TEXT SEGMENT:
(begin)

What are the scalar components of vector $\mathbf{x}$ with the basis vectors?
$$ \begin{align*} \text{Comp}_{\mathbf{v}_1}\mathbf{x} &= \dfrac{\langle\mathbf{x},\mathbf{v}_1\rangle}{\|\mathbf{v}_1\|} = \dfrac{11}{\sqrt{65}} \\ \\ \text{Comp}_{\mathbf{v}_2}\mathbf{x} &= \dfrac{\langle\mathbf{x},\mathbf{v}_2\rangle}{\|\mathbf{v}_2\|} = \dfrac{25}{\sqrt{65}} \\ \\ \text{Comp}_{\mathbf{v}_3}\mathbf{x} &= \dfrac{\langle\mathbf{x},\mathbf{v}_3\rangle}{\|\mathbf{v}_3\|} = \dfrac{18}{\sqrt{65}} \\ \end{align*} $$
What are the vector projections of vector $\mathbf{x}$ onto each basis vector?
$$ \begin{align*} \text{Proj}_{\mathbf{v_1}}\mathbf{x} &= \dfrac{\langle\mathbf{x},\mathbf{v}_1\rangle}{\langle\mathbf{v},\mathbf{v}_1\rangle}\mathbf{v}_1 = \dfrac{11}{65}\mathbf{v}_1 \\ \\ \text{Proj}_{\mathbf{v_2}}\mathbf{x} &= \dfrac{\langle\mathbf{x},\mathbf{v}_2\rangle}{\langle\mathbf{v},\mathbf{v}_2\rangle}\mathbf{v}_2 = \dfrac{25}{65}\mathbf{v}_1 \\ \\ \text{Proj}_{\mathbf{v_3}}\mathbf{x} &= \dfrac{\langle\mathbf{x},\mathbf{v}_\rangle}{\langle\mathbf{v},\mathbf{v}_3\rangle}\mathbf{v}_3 = \dfrac{18}{65}\mathbf{v}_1 \\ \end{align*} $$
Example 7¶
Consider again the basis given in Example 1 and the vector $\mathbf{x}\in\mathbb{R}^3$ given in standard coordinates by $\mathbf{x} = \begin{bmatrix} 0 \\ 4 \\ 7 \end{bmatrix}$. What are the coordinates of vector $\mathbf{x}$ in the $V = \left\{\mathbf{v}_1,\,\mathbf{v}_2,\,\mathbf{v}_3\right\}$ coordinate system?

(end)

REQUIRED ACTIONS:
[1] In the linear algebra excerpt, what standard coordinates does Example 7 give for the vector x?
[2] Restate word for word the part of the linear algebra excerpt starting at "What are the scalar" and ending at "each basis vector?".
The records that come next are separate material with no connection to the linear algebra excerpt.

LISTING:

(begin)

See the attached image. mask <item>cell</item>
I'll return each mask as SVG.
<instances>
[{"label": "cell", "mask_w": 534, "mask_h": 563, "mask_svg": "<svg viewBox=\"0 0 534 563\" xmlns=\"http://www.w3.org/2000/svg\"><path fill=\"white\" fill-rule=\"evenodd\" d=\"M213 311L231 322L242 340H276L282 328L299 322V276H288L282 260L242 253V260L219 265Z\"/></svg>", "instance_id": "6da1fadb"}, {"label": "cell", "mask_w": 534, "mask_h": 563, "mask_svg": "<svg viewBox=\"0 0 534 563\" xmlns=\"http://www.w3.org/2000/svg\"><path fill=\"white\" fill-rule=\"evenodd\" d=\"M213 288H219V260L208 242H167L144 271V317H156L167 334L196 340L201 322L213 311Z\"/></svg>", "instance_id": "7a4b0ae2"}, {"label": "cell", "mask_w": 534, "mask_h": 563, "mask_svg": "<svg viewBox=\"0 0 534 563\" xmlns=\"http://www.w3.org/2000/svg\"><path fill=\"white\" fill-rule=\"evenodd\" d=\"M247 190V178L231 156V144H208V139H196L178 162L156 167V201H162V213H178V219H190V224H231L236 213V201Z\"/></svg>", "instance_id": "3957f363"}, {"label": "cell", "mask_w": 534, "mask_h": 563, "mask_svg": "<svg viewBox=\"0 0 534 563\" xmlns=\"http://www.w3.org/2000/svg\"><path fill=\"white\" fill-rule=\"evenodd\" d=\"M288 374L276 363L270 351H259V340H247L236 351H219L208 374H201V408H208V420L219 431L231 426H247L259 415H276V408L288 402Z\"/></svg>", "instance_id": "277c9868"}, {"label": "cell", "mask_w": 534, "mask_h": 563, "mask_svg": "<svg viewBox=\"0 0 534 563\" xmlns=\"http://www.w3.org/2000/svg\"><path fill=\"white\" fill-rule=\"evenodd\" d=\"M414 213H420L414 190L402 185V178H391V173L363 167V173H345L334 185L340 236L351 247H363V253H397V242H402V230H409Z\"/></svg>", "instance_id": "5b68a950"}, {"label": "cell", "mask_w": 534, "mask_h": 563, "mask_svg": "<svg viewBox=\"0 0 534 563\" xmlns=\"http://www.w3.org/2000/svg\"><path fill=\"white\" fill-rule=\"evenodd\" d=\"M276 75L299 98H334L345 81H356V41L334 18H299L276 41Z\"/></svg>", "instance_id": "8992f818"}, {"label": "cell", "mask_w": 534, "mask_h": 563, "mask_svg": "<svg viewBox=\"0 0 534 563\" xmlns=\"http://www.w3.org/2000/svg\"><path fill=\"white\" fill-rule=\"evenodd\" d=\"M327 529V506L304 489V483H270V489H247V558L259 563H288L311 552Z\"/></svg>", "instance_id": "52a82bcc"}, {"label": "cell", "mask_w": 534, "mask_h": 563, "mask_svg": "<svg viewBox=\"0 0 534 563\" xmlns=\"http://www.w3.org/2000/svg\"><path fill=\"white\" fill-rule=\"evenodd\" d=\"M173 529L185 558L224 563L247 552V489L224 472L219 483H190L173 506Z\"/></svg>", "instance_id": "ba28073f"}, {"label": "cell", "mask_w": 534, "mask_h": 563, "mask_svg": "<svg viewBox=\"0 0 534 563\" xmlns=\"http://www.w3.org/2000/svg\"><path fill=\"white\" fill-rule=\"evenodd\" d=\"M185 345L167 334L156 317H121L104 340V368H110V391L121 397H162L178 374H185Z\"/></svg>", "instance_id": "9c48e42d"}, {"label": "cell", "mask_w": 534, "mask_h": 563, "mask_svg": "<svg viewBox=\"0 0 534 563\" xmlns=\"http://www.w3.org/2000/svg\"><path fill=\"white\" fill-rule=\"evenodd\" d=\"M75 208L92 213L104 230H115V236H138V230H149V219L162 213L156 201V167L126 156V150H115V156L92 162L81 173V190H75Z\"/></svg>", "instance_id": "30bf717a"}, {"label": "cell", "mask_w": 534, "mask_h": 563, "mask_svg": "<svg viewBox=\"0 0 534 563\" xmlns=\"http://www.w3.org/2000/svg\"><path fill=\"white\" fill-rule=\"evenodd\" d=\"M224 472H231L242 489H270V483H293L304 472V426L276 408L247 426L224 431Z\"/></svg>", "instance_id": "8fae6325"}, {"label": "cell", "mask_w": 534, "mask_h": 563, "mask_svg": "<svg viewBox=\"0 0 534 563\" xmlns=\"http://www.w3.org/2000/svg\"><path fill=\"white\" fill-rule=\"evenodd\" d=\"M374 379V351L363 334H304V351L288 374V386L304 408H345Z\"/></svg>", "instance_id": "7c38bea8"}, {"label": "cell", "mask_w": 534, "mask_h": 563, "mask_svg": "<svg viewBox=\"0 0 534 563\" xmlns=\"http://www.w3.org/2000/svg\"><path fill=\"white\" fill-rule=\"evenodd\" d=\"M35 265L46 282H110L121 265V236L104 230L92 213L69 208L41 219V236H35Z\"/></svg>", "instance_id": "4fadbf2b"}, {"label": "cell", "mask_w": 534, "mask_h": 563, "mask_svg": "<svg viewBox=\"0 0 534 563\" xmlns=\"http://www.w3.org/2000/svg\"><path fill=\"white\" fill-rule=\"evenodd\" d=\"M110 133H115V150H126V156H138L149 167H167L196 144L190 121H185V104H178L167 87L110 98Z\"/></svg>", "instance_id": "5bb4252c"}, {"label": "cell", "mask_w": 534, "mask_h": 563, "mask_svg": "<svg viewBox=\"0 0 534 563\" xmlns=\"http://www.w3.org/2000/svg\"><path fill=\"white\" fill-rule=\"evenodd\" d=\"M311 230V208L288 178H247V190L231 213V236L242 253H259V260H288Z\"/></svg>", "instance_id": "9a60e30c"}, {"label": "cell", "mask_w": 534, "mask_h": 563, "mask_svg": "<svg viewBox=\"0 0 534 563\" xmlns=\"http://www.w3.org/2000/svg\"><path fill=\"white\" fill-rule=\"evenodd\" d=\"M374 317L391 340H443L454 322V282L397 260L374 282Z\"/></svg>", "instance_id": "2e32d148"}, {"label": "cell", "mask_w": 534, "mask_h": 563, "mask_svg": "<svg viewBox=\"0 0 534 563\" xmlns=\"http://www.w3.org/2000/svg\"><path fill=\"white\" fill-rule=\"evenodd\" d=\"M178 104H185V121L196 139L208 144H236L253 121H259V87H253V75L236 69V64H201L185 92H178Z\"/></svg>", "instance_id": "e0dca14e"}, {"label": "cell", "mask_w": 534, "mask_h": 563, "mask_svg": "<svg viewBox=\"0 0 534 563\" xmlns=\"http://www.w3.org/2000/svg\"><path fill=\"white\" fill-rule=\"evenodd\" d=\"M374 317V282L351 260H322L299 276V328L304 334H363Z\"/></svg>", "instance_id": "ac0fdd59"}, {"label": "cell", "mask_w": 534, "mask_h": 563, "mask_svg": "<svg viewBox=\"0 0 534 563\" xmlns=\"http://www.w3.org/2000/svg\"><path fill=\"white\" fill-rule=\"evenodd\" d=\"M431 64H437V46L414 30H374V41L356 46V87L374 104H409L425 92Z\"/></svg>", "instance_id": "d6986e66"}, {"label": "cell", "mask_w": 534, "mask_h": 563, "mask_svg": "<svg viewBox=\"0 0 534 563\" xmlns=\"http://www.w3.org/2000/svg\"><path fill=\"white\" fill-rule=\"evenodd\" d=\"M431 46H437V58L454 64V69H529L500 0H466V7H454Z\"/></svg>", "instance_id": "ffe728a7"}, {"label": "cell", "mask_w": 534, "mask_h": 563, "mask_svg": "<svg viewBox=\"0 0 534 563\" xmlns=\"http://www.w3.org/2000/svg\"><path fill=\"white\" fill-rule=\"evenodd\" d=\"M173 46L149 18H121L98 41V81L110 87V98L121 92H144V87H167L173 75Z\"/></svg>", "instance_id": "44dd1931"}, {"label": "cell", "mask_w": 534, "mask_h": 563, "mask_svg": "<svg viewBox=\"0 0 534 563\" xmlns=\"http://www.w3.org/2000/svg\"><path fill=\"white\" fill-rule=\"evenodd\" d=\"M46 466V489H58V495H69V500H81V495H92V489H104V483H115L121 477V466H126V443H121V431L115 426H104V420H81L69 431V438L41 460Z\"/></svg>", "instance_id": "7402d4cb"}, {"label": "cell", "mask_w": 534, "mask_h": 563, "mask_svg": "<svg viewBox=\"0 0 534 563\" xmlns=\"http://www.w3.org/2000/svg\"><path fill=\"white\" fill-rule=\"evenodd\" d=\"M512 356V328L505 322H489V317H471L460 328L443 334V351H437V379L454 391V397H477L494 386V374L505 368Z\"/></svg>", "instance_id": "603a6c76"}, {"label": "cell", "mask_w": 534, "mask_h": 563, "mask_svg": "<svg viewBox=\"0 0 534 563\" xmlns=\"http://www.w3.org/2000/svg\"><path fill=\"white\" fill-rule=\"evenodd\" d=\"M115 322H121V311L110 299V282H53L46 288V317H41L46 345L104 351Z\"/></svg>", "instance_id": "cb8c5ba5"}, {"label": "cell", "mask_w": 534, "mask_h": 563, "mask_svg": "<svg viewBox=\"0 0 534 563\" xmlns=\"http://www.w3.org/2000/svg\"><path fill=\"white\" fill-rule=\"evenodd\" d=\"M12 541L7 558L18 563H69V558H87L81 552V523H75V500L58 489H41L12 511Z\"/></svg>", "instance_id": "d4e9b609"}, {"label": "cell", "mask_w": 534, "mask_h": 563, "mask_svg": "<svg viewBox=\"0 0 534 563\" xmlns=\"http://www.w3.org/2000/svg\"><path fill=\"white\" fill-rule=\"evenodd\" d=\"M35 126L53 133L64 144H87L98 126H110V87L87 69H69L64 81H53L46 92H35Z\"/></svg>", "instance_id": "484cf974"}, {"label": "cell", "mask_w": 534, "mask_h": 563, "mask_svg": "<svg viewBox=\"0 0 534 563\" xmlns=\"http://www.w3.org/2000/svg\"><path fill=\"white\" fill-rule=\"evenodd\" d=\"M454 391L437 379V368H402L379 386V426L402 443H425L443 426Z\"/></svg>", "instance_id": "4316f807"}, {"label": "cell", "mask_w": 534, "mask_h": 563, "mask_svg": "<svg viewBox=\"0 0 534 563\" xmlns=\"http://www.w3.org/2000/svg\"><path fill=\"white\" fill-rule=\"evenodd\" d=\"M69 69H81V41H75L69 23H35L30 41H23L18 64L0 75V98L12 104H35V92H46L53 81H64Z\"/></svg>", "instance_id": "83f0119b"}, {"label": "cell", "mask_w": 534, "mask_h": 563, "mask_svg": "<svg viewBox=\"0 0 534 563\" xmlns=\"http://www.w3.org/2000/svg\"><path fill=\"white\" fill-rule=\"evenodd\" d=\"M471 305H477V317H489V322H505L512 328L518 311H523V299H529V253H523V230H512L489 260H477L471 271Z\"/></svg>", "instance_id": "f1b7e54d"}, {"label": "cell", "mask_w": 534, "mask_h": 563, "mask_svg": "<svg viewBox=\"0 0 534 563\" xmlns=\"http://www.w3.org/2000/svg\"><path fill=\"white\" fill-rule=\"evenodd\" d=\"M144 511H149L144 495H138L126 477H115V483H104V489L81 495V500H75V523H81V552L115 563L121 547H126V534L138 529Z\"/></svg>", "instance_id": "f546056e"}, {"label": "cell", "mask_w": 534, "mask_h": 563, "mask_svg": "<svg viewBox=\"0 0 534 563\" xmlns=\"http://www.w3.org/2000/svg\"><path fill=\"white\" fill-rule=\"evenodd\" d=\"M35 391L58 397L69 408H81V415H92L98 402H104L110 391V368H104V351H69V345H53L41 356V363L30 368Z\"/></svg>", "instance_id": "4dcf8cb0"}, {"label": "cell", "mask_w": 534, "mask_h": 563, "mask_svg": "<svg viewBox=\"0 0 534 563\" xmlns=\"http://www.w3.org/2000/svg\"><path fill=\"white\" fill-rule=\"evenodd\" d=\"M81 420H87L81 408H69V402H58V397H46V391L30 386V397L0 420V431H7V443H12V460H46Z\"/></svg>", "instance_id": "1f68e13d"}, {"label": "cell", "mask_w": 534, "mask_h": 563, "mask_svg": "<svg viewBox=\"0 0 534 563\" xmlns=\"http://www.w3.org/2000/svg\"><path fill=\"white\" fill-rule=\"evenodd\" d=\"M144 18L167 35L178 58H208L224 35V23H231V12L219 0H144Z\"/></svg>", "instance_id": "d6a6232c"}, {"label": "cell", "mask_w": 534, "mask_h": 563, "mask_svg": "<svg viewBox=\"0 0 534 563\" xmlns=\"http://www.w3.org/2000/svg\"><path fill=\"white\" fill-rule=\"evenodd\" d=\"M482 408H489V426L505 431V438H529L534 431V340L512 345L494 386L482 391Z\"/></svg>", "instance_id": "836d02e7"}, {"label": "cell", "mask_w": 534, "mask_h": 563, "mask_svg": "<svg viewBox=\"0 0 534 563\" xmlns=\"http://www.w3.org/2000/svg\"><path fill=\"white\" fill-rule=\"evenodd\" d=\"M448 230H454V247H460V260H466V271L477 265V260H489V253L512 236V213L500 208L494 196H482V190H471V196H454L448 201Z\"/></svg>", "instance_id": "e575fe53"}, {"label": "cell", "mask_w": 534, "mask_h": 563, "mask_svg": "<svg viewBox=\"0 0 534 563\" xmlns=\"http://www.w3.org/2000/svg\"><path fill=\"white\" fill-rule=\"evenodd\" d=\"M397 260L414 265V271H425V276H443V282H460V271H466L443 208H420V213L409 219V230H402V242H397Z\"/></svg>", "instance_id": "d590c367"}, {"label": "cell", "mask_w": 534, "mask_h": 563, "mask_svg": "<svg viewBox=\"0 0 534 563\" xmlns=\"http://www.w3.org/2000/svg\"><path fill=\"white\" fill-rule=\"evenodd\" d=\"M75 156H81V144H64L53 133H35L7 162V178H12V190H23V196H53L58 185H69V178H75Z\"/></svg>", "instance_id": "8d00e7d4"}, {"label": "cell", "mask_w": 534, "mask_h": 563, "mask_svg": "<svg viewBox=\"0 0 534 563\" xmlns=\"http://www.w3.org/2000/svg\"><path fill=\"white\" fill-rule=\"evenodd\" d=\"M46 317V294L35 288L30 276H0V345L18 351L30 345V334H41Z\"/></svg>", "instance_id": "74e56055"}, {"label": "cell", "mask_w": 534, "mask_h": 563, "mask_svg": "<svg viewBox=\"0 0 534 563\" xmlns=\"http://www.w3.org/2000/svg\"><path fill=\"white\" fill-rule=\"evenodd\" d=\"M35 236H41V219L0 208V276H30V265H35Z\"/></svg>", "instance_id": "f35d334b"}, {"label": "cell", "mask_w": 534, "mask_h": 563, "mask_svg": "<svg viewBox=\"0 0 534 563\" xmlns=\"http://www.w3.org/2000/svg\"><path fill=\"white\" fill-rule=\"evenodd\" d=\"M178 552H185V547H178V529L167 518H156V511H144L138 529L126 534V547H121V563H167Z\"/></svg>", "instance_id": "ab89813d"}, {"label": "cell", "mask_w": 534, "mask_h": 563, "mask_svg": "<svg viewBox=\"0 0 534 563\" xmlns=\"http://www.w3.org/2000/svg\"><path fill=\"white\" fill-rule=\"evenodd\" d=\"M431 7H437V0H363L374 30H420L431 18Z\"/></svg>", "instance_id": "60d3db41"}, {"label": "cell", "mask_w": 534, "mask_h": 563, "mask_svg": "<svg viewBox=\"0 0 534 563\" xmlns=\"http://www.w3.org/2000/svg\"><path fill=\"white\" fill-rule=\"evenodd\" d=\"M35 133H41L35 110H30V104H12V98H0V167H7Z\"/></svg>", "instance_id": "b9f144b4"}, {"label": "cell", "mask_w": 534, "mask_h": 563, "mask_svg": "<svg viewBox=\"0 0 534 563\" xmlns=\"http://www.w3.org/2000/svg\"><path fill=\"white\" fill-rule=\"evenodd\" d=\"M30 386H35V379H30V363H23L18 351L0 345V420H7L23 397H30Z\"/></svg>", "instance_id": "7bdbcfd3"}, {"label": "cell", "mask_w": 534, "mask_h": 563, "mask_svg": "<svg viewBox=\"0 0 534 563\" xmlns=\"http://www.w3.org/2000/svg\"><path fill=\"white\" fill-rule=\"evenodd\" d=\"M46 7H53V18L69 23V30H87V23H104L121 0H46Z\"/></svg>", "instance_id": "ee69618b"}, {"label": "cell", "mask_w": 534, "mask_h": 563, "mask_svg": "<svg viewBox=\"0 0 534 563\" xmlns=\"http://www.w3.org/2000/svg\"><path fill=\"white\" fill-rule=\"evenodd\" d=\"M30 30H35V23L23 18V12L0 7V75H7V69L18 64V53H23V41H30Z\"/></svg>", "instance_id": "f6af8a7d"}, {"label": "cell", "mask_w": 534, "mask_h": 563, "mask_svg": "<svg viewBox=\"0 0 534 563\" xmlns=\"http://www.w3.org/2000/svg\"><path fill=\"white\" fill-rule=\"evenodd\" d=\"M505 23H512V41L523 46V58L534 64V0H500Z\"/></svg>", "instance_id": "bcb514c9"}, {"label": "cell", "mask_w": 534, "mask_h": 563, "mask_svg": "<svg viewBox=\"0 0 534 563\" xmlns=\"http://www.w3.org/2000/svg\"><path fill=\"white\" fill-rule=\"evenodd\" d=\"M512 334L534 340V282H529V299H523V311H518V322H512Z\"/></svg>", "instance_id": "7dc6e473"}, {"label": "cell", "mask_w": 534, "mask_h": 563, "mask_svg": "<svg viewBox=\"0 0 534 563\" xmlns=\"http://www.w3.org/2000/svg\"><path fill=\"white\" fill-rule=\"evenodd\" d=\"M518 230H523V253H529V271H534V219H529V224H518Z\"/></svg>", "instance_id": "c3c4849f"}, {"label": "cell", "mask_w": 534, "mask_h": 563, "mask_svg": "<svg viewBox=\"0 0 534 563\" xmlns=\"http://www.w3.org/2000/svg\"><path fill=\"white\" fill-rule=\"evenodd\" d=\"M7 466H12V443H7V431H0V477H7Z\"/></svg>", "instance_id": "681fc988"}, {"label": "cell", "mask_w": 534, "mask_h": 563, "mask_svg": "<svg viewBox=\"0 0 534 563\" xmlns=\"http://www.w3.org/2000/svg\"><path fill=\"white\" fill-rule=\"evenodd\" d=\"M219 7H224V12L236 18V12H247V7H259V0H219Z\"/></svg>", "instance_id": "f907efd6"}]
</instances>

(end)
(begin)

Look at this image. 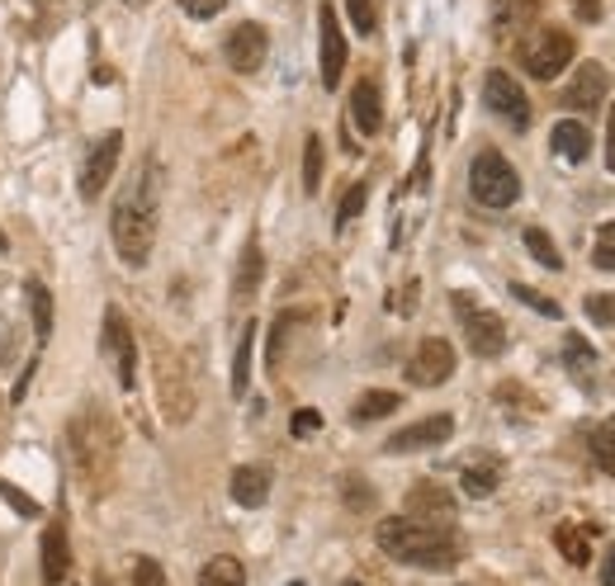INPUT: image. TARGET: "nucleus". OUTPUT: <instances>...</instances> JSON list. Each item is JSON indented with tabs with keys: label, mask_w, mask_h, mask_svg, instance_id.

(end)

RESULTS OF THE EXERCISE:
[1] x = (0, 4, 7)

[2]
What are the scalar components of vector $\mathbf{x}$ with the basis vectors?
$$ \begin{align*} \text{Comp}_{\mathbf{v}_1}\mathbf{x} &= \dfrac{\langle\mathbf{x},\mathbf{v}_1\rangle}{\|\mathbf{v}_1\|} = \dfrac{11}{\sqrt{65}} \\ \\ \text{Comp}_{\mathbf{v}_2}\mathbf{x} &= \dfrac{\langle\mathbf{x},\mathbf{v}_2\rangle}{\|\mathbf{v}_2\|} = \dfrac{25}{\sqrt{65}} \\ \\ \text{Comp}_{\mathbf{v}_3}\mathbf{x} &= \dfrac{\langle\mathbf{x},\mathbf{v}_3\rangle}{\|\mathbf{v}_3\|} = \dfrac{18}{\sqrt{65}} \\ \end{align*} $$
What are the vector projections of vector $\mathbf{x}$ onto each basis vector?